-- Start Reading text --

Didn’t make the lottery cut. Normally news like
this would be met with a mixture of sadness and
relief. I’ve seen the damage that race can do
to people and know the heartache it can inflict
so I’m not sure why I’m just feeling sad. I
should feel some sense of relief but I don’t.
Who knows. Maybe it’s the universe looking out
for me. But unless there’s some divine
intervention in the near future, my dream of
doing Hawaii will have to wait for another year.
I’m
writing this in the Vancouver airport, waiting
for a two AM flight that will see me landing in
Mumbai India twenty four hours later. I’ve been
contracted to write a screenplay for the
Bollywood machine and part of the deal is they
want me over there to do some research. It’s a
once in a lifetime chance and I’m thrilled to be
going. The challenge here is going to be to try
and maintain some fitness while I’m there.
Before I’d received the disappointing Kona news,
a friend convinced me to do The Desert ½ Ironman
this July in Osoyoos. The two of us got into a
little “who can train more” challenge and every
Monday morning hour readings were exchanged and
bragging rights issued. Unfortunately I didn’t
get to brag too much but my miles were going up,
the pounds were coming off and I was actually
starting to feel like an athlete again for the
first time since the Cold War ended.

-- End Reading text --

◆ Direction 1
In the blog post about the Kona lottery, which race did a friend persuade the writer to enter?
◆ Direction 2
Continue the blog post about the Kona lottery, starting after its final sentence.
The lines after this point have no connection to the blog post about the Kona lottery.

-- Start Material --

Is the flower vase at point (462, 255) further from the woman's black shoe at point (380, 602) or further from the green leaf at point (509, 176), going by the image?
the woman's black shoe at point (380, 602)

-- End Material --

◆ Final answer 1
The Desert ½ Ironman in Osoyoos this July.

◆ Final answer 2
I’ll
be over there for three weeks. That’s enough
time to lose some real fitness but I’m going to
do everything within my power to see that does
not happen.
I’ve
got my
Ripcords and a pair of sneakers. If there’s
nowhere to use them I’ll do a billion push-ups
everyday.
There is a heartbreak concerned with the timing
of this adventure though, and that is I’ll miss
Wildflower – and that truly does make me sad.
I’ve got five athletes who have all worked hard
to pull off a good race and I was looking
forward to cheering each of them on. I’ll just
have to do it from overseas. Not the same but
I’m sure I’ll be just as nervous on race day!
Before one goes to India you have to spend about
four and fifty dollars on shots and pills.
There’s a complicated schedule to follow for all
them. In spite of it all the doctor told me to
bring some Imodium as back up. I told her I had
an iron stomach and all this was probably just a
great waste of time. Famous last words.
Overate on the ferry buffet from Victoria to
Vancouver and ended up cracking the seal on
Imodium before we had docked.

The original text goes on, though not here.